A Disk Full of JAR Files

I am not bragging, but I have 12698 JAR Files on my local hard disk. I am a heavy Java user and developer, but surely there must be something wrong with the platform if you get this kind of proliferation. I don't expect it to be any kind extraordinary example - certainly no record.

I know that if I used a better OS I could hard link them and get a few gig back, but I should not have to do that. I am also aware that quite a few of these jars are copies produced by various application server instances and ant builds.

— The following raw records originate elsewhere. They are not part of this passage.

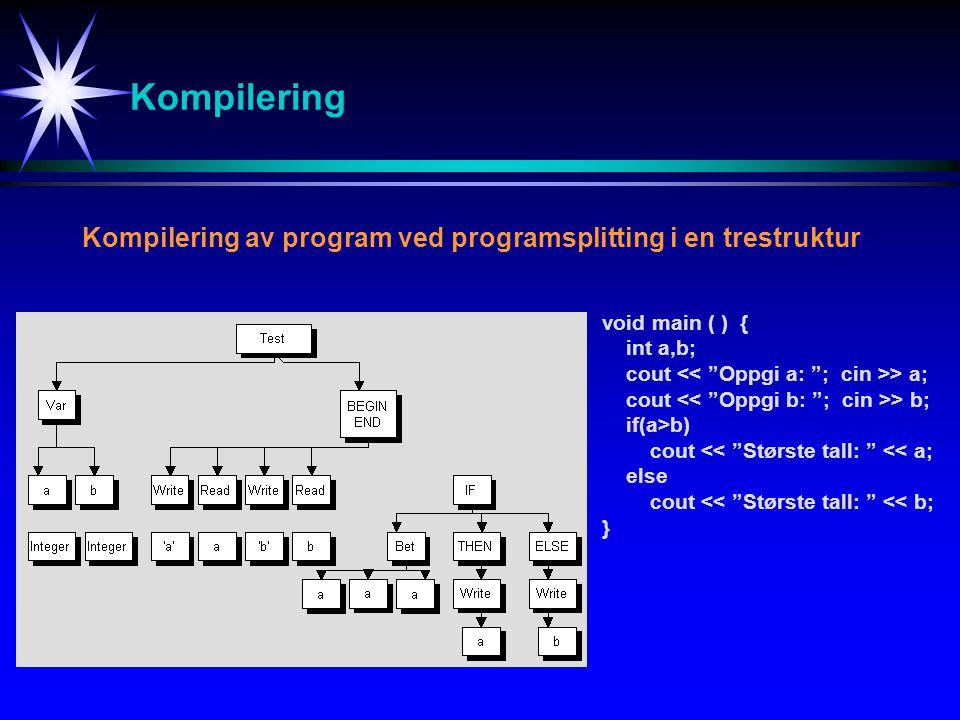 Kompilering Kompilering av program ved programsplitting i en trestruktur. void main ( ) { int a,b;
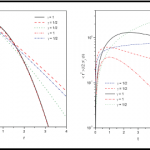 Solutions for a fractional diffusion equation with noninteger dimensions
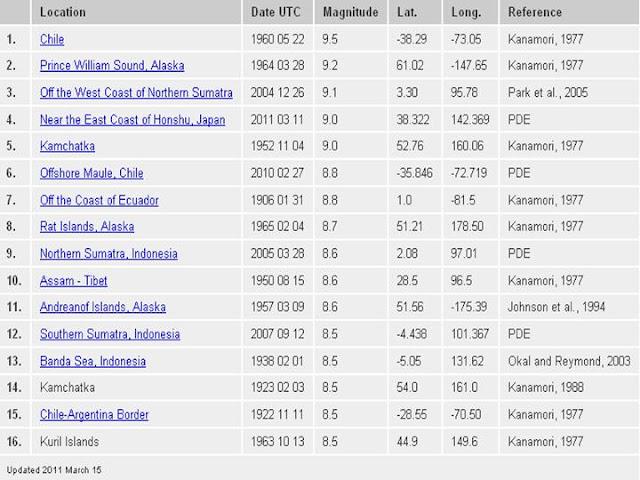 largest earthquake list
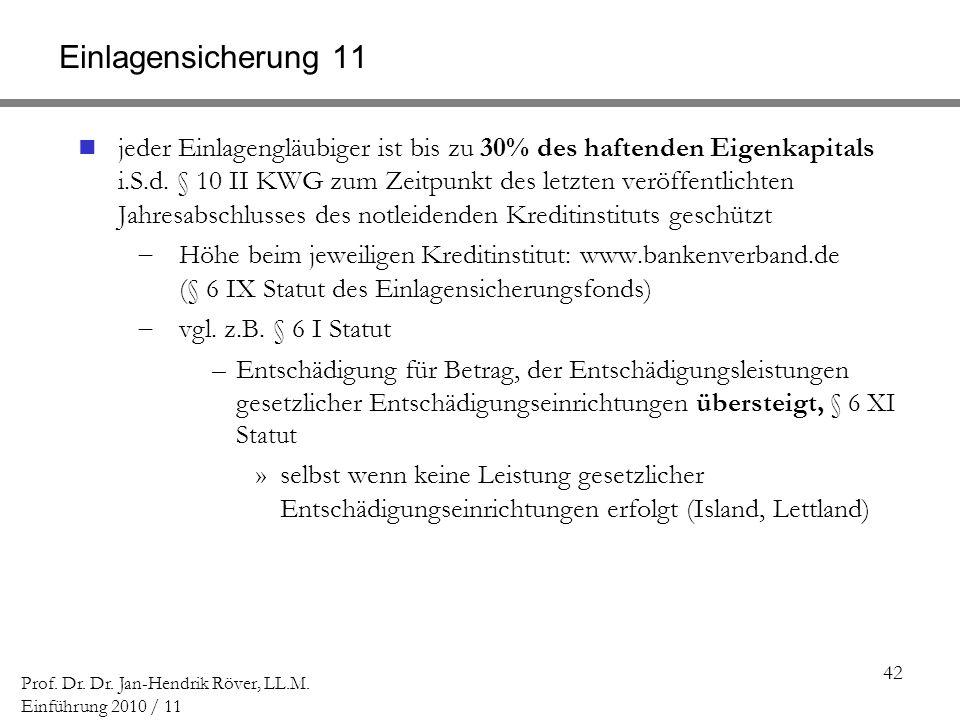 42 Prof. Dr. Dr. Jan-Hendrik Röver, LL.M. Einführung 2010 / 11 Einlagensicherung 11 jeder Einlagengläubiger ist bis zu 30% des haftenden Eigenkapitals
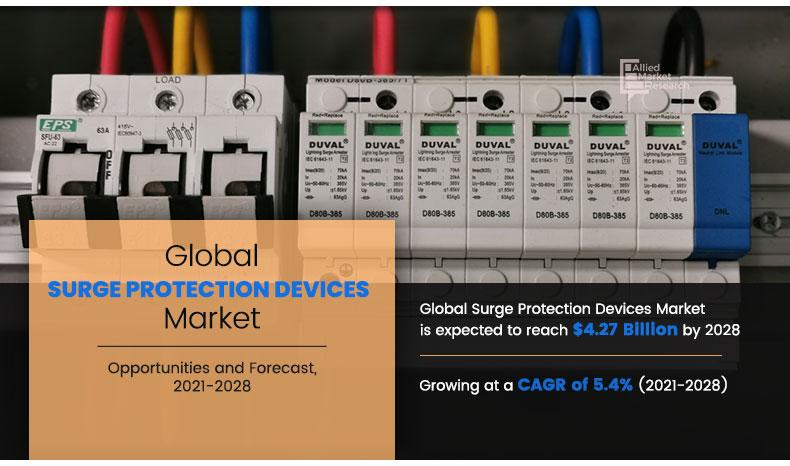 Surge Protection Devices Market 2021 Size, Share, Growth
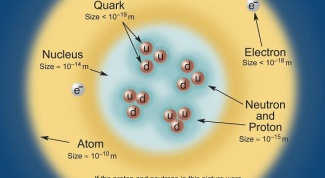 What is quark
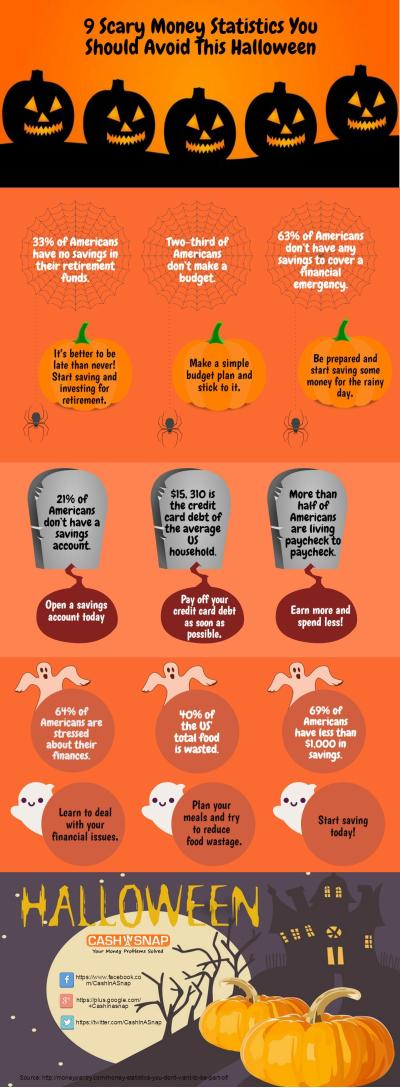 Scary Money Statistics You Should Avoid This Halloween - Quick Payday Cash Advance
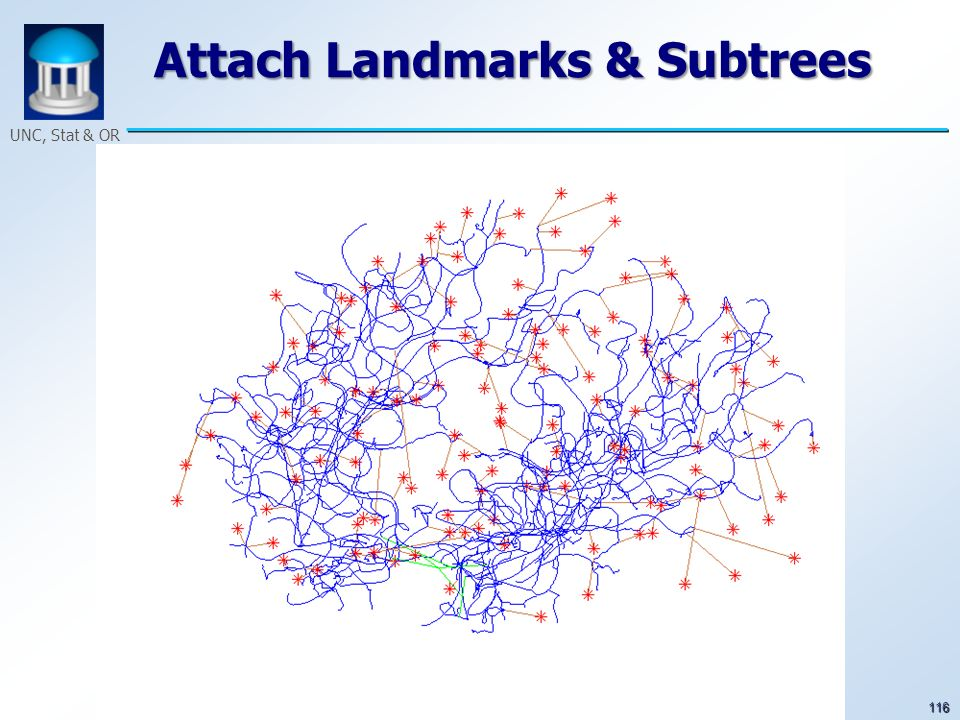 116 UNC, Stat & OR Attach Landmarks & Subtrees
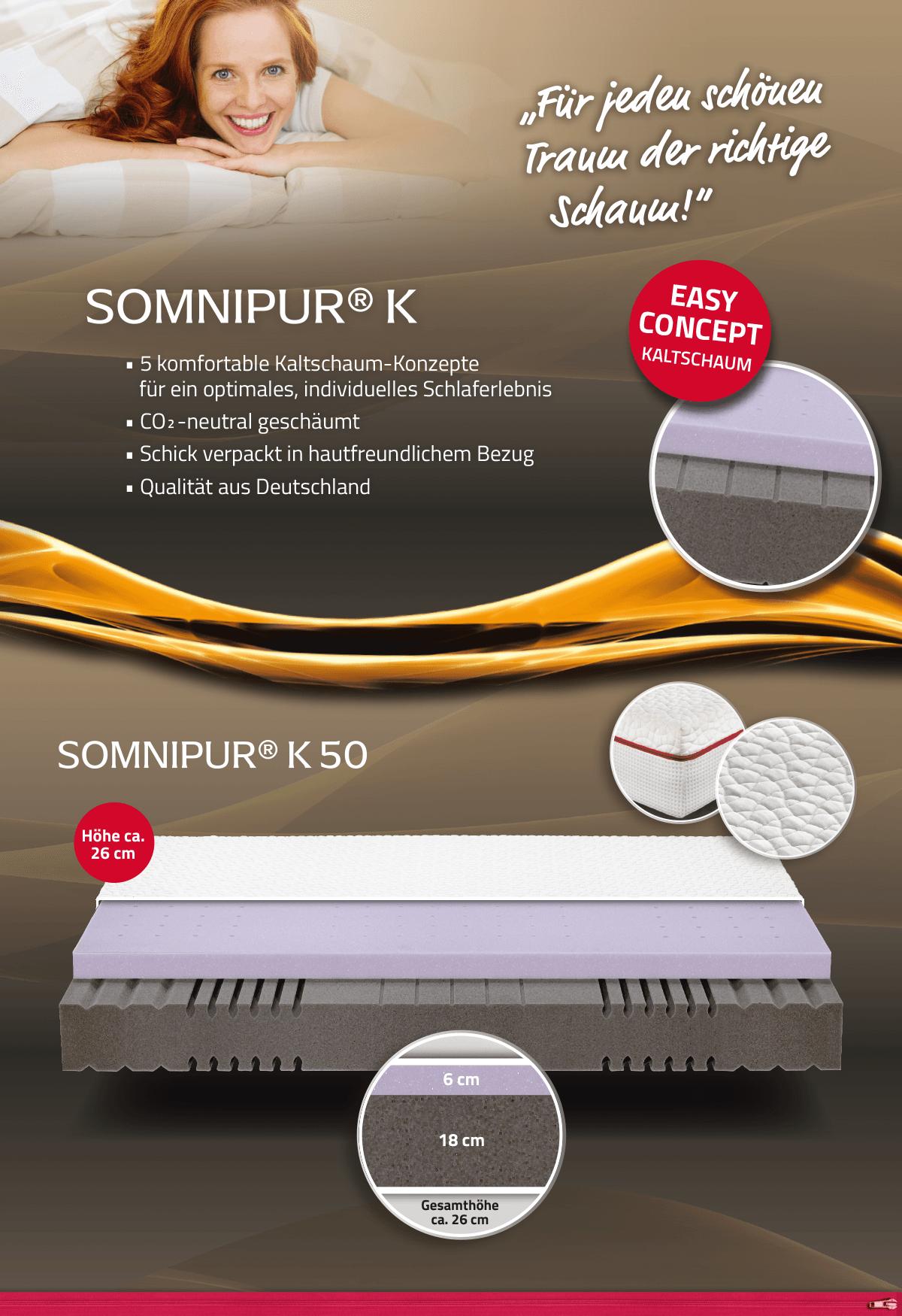 Somnipur K50 – Innenansicht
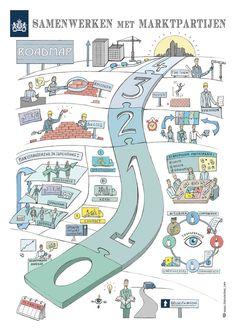ROADMAP TEMPLATE Felt Patterns Pinterest Template Felt - Leadership roadmap template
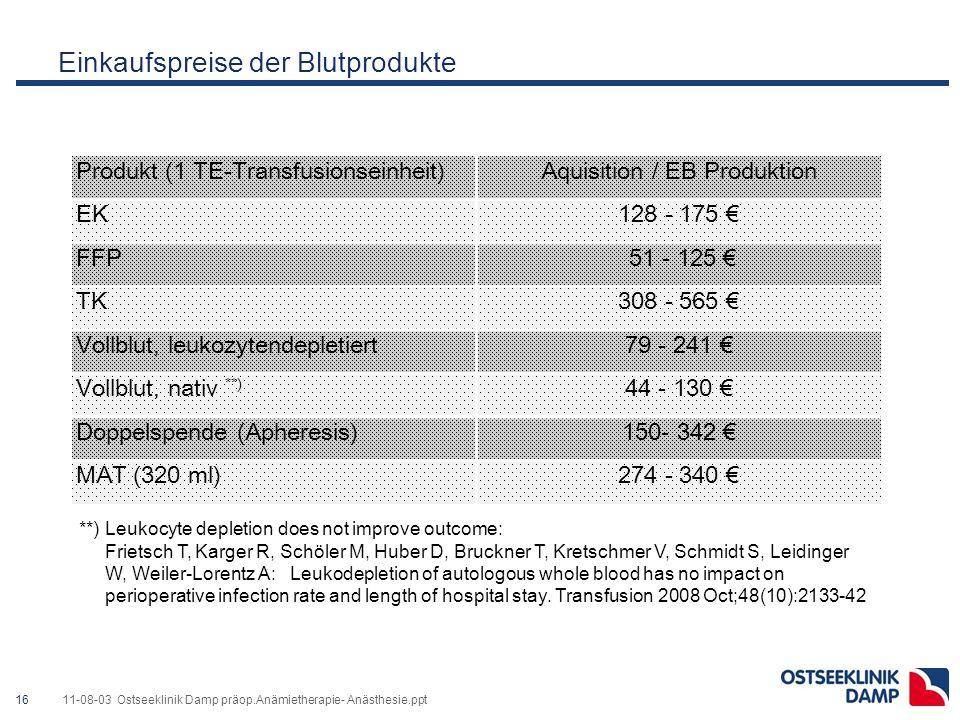 1611-08-03 Ostseeklinik Damp präop.Anämietherapie- Anästhesie.ppt Einkaufspreise der Blutprodukte **) Leukocyte depletion does not improve outcome: Frietsch T, Karger R, Schöler M, Huber D, Bruckner T, Kretschmer V, Schmidt S, Leidinger W, Weiler-Lorentz A: Leukodepletion of autologous whole blood has no impact on perioperative infection rate and length of hospital stay.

To illustrate the scale of the problem I scanned for Jakarta's commons-logging.jar. I found over 200 of them - 4 different versions. That is not too bad because each jar is only around 30k. But log4j is ten times the size and when I searched for that jar I found about the same number. Some commonly used (and growing) jars are very large, like Xalan and jaxrpc.

All this disk usage makes the Java platform/technology the single biggest user of disk space on my machine. Java is already the biggest user of my cpu cycles and memory. And this annoys me, that bloat could be easily avoided.

So that is my suggestion for the next version of Java: solve the bloat problem.

My own suggestion for a solution would be to make the classloader use an inbuilt cache of jars. So that way jars are imported into the VM environment rather than just loaded by reference. Now that most manifest files have the 'Class-Path:' setting then it would be possible to extend this behaviour to a build guid style reference model.

There are obvious problems with this solution that I am aware of. But even a slightly better system would alleviate the issue.

5 comments:

Matt Raible said...

Heh, I just checked and I have 23,271. I would say 1/2 of those are in "build" directories - so the number isn't very accurate.

I guess that's what I get for having 123 open source projects in my "source" directory. ;-)

Anonymous said...

It could be worse. :-) You could have a registry where all of the jars form a spider web of references using GUIDs upon GUIDs.

Anonymous said...

The proliferation of redundant jar libaries is one of the problems being solved by the jpackage.org project, for LSB compliant Linux distributions. Red Hat is now officially cooperating with JPackage to ensure compatibility. I use it on Fedora Core 4. Works great.

It really makes Java feel like part of the OS, not bolted on. Highly recommended.

Anonymous said...

It's exactly the problem that is aimed to be addressed by the JSR 277. But you'll have to wait for dolphin to see it be part of the standard JRE...

straun said...

Thanks for some good comments:

matt: that is pretty good going, I wonder if there is anyone out there with more.

jpackage.org: is something I use on another FC4 machine that I have. But I find it a little inflexible for being able to develop effectively against. Great for deployment though.

xavier: I will keep an eye on the JCP for that one.